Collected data
* * * * * * * * *
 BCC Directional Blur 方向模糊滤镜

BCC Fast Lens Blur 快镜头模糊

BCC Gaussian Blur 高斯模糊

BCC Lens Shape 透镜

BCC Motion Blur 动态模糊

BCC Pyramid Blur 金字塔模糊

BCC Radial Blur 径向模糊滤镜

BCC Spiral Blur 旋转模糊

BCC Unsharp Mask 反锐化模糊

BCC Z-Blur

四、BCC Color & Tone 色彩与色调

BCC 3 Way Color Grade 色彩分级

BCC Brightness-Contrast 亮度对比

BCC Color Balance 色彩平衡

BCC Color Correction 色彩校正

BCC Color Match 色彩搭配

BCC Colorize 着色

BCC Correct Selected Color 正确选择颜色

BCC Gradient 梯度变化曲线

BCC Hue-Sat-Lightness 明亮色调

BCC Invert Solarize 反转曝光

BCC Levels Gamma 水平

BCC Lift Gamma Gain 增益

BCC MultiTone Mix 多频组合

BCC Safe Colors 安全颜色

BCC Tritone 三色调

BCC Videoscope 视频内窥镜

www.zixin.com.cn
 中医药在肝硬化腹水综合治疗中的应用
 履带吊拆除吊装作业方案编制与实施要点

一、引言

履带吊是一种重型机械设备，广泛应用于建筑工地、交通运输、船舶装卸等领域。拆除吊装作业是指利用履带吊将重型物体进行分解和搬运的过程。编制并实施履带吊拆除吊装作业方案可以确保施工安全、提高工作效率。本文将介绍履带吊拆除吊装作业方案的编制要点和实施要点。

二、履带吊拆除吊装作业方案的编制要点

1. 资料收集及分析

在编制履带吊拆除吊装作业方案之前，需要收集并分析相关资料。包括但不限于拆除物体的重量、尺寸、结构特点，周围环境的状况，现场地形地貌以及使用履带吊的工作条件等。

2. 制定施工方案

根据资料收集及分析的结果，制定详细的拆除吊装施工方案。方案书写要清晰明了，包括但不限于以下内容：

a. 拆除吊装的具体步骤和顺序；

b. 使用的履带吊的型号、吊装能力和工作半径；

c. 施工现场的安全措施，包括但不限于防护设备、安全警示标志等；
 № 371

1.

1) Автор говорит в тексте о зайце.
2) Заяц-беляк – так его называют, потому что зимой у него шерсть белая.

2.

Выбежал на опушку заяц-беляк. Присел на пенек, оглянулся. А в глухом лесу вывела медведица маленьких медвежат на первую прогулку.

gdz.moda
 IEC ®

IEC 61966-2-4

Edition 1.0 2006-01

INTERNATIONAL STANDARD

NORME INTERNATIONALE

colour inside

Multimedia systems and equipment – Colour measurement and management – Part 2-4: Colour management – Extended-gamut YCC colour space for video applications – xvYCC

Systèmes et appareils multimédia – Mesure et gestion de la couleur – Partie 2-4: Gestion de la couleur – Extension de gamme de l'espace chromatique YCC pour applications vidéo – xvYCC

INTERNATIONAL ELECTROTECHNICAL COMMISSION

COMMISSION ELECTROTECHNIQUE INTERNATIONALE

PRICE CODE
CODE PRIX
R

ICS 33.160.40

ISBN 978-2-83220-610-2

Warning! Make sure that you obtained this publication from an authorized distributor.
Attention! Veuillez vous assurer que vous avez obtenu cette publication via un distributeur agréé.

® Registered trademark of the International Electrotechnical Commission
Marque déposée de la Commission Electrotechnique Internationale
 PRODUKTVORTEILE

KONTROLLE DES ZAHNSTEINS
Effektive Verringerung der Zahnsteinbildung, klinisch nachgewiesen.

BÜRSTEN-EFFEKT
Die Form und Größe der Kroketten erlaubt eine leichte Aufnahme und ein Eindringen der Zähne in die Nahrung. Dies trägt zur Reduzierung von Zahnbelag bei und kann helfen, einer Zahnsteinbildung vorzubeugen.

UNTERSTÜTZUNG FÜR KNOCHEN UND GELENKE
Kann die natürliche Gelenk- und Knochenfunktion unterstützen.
* * * * * * * * *
List each line of the entries that holds the string "colour".

Solution to this exercise
colour inside
Multimedia systems and equipment – Colour measurement and management – Part 2-4: Colour management – Extended-gamut YCC colour space for video applications – xvYCC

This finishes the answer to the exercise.